Eine vierte Sicherheitslücke ermöglicht authentifizierten Angreifern mit lokalem Zugriff die Ausweitung der Rechte aufgrund unzureichender Überprüfung in Zoom Rooms für Windows im Kiosk-Modus (CVE-2026-30901, CVSS 7.0, Risiko „hoch“).
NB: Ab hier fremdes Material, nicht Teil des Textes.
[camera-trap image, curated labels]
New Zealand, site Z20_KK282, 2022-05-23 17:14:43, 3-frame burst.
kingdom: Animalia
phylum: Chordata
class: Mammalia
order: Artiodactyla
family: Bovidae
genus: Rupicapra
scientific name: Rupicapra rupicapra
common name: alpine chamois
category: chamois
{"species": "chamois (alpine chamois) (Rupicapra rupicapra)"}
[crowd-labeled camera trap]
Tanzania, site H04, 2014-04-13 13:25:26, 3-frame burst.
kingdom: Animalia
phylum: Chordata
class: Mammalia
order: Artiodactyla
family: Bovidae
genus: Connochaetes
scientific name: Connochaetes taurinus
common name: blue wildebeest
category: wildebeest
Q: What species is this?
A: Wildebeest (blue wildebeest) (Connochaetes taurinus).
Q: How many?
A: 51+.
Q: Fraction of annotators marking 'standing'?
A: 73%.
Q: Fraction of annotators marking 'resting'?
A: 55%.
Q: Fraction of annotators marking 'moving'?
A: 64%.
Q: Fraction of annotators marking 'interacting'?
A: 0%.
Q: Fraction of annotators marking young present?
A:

Genauere Details zu den Schwachstellen nennt Zoom nicht.

Die sicherheitsrelevanten Fehler haben die Entwickler in den Versionen Zoom Workplace für Windows 6.6.11, Zoom Workplace VDI Client für Windows 6.4.17, 6.5.15 und 6.6.10, Zoom Meeting SDK for Windows 6.6.11 sowie Zoom Rooms für Windows 6.6.5 und neueren korrigiert. Die jüngsten Fassungen finden sich im Download-Portal auf der Zoom-Webseite. Aber auch der Aufruf von winget upgrade --all an der Eingabeaufforderung sollte die bereitstehenden Zoom-Updates (und weitere) in Windows finden, sie herunterladen und installieren.

Ende Januar mussten die Zoom-Entwickler Sicherheitslücken in den Zoom-Node-Servern schließen. Die hätten Angreifer als Ansatzpunkt für Schadcode-Angriffe missbrauchen können.